=== Short task ===
Output the rows below as a numbered list, skipping blank lines and leaving out the pictures.

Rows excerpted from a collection
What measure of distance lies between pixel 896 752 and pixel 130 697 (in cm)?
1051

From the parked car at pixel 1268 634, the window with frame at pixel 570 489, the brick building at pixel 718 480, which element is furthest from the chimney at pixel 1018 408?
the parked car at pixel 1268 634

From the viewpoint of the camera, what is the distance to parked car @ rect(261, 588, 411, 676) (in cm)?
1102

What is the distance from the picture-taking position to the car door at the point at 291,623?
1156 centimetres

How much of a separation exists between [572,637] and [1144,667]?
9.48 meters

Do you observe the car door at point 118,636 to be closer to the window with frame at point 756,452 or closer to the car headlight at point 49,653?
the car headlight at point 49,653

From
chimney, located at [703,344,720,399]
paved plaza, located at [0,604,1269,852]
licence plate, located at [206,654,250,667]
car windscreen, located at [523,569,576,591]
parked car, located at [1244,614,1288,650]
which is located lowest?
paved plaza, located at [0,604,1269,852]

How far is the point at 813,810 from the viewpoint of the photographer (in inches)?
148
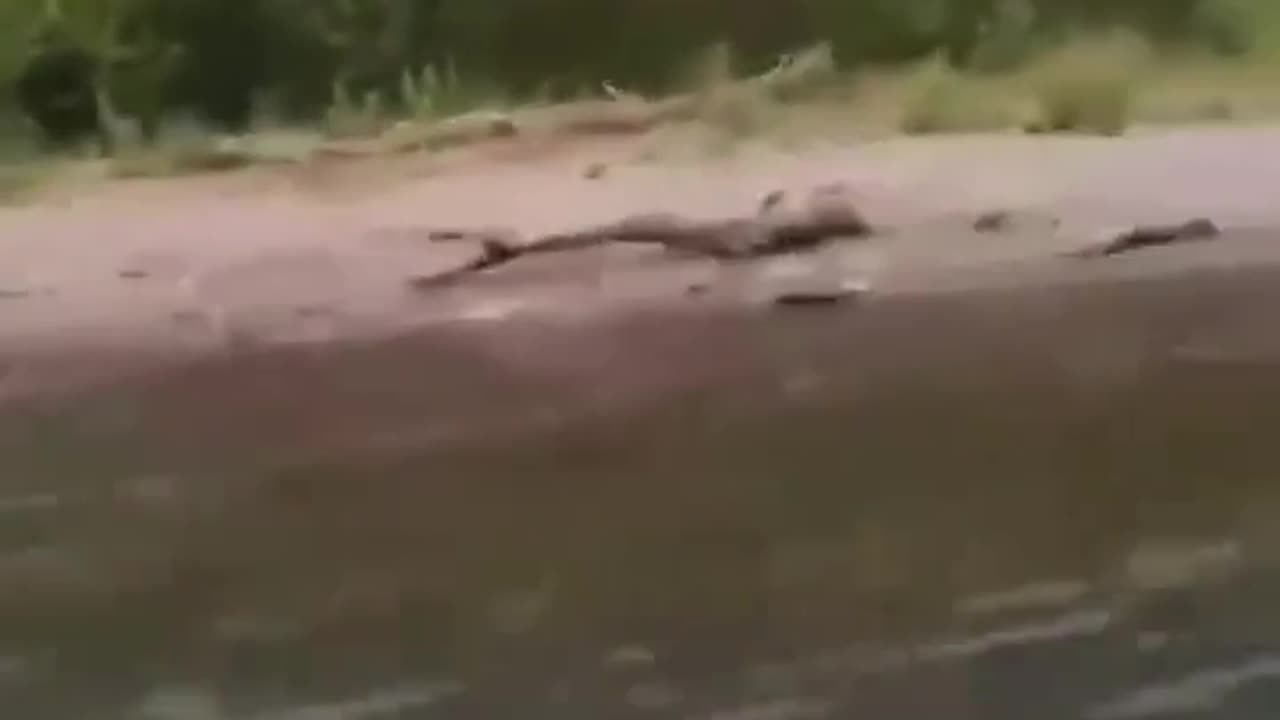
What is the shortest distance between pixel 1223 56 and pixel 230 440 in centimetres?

=== Task output ===
1. What measure of distance lies between pixel 896 752 and pixel 130 697 (in cm)?
2. 1051
3. From the parked car at pixel 1268 634, the window with frame at pixel 570 489, the brick building at pixel 718 480, which element is furthest from the chimney at pixel 1018 408?
4. the parked car at pixel 1268 634
5. From the viewpoint of the camera, what is the distance to parked car @ rect(261, 588, 411, 676) (in cm)?
6. 1102
7. What is the distance from the picture-taking position to the car door at the point at 291,623?
8. 1156 centimetres
9. How much of a separation exists between [572,637] and [1144,667]?
10. 9.48 meters
11. Do you observe the car door at point 118,636 to be closer to the window with frame at point 756,452 or closer to the car headlight at point 49,653?
12. the car headlight at point 49,653
13. From
14. chimney, located at [703,344,720,399]
15. paved plaza, located at [0,604,1269,852]
16. licence plate, located at [206,654,250,667]
17. car windscreen, located at [523,569,576,591]
18. parked car, located at [1244,614,1288,650]
19. which is located lowest?
20. paved plaza, located at [0,604,1269,852]
21. How far is the point at 813,810 from the viewpoint of the photographer (in inches)?
22. 148
23. What is the shortest distance between pixel 1223 56 and pixel 230 440 in centimetres?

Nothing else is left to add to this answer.